# EXERCISE INSTRUCTIONS
1. Answer these questions from the study summary:
(a) Over what span of years were the examined operations performed?
(b) How many patients had metopic suture fusion?
(c) In how many patients was postoperative computed tomography obtained?
2. For each statement, say whether it agrees with the study summary. Support each answer with a quotation.
(a) Patients needed at least 1 year of follow-up to be included.
(b) Some sterile abscesses were documented in the series.
(c) Some plates were still present on postoperative computed tomography.
3. List every postoperative complication named in the study summary, with the number of patients for each.

# TEXT SECTION
A review of our prospectively collected craniofacial database was performed. All patients undergoing FOA by a single craniofacial team at a single institution from 1997 to 2011 were examined. Inclusion criteria were as follows: (1) unicoronal, bicoronal, or metopic synostosis; (2) resorbable endocortical fixation of the bandeau; and (3) follow-up for 1 year or longer. Evaluation included patient demographic data, postoperative clinical course, and computed tomography imaging when available.


Seventy-three patients met the inclusion criteria. Fusion involved the unicoronal (n = 26), bicoronal (n = 19), and metopic (n = 28) sutures. Mean age at operation was 8.3 months (range, 2.7–35.5 mo), and follow-up was 4.5 years (range, 1.0–9.9 y). No endocortical or ectocortical sterile abscesses were documented in our series. Postoperative complications included hematoma (n = 2), infection (n = 2), wound breakdown (n = 3), cerebral contusion (n = 2), and cerebrospinal fluid leak (n = 1); none of these issues were related to endocortical absorbable fixation. Fifty-eight patients (80%) were categorized as Whitaker classification I/II; and 15 patients (20%), Whitaker classification III/IV. Postoperative computed tomography (mean follow-up, 4.6 y) was obtained in 34 patients (47%). All plates were completely resorbed, and there were no bone or soft tissue irregularities in the region where the plates were placed.


Endocortical resorbable fixation is a safe and effective method of osseous stabilization during FOA for craniosynostosis in young children.

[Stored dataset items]
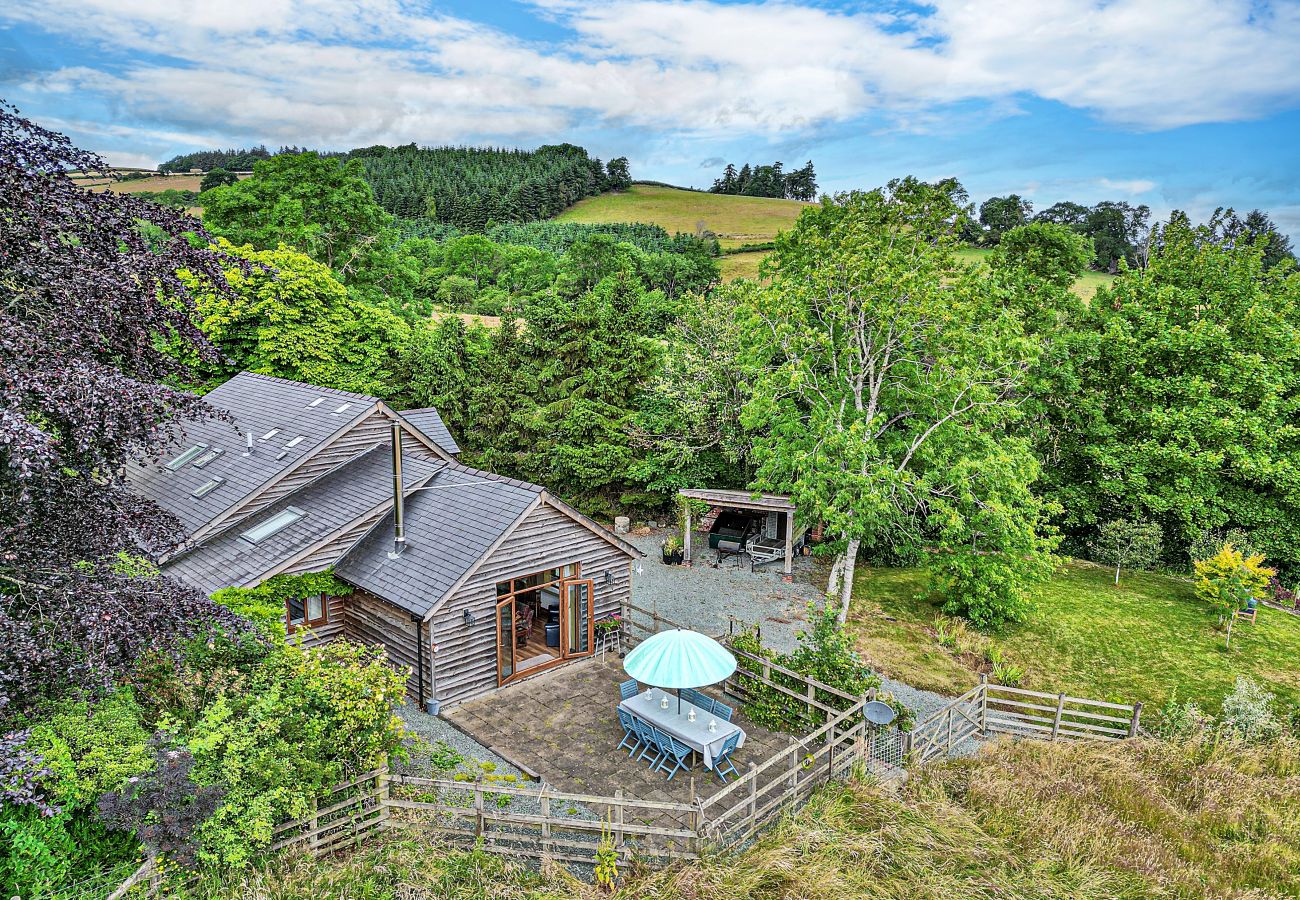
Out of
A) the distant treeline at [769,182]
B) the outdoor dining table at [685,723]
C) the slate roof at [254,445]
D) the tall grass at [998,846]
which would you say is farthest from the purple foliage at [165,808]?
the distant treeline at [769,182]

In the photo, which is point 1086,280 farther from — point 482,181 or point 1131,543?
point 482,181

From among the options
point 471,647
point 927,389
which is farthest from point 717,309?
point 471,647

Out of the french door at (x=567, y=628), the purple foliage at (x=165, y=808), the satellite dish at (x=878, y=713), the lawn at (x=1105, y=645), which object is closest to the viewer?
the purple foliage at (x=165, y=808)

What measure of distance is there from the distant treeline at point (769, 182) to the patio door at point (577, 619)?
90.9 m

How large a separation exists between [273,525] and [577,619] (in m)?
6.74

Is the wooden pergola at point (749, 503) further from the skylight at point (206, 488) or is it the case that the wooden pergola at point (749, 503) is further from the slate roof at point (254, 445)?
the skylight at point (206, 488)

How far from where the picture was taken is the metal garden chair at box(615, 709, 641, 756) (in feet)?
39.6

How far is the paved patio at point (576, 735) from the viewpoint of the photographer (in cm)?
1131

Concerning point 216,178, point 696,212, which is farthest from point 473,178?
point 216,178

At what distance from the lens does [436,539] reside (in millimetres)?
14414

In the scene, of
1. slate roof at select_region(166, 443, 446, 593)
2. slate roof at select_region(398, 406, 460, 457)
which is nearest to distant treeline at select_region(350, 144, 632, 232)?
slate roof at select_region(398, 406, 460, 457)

# PROBLEM SOLUTIONS
1.
(a) From 1997 to 2011.
(b) 28 patients.
(c) 34 patients (47%).

2.
(a) Yes: "(3) follow-up for 1 year or longer"
(b) No: "No endocortical or ectocortical sterile abscesses were documented in our series."
(c) No: "All plates were completely resorbed"

3.
Hematoma (n = 2)
Infection (n = 2)
Wound breakdown (n = 3)
Cerebral contusion (n = 2)
Cerebrospinal fluid leak (n = 1)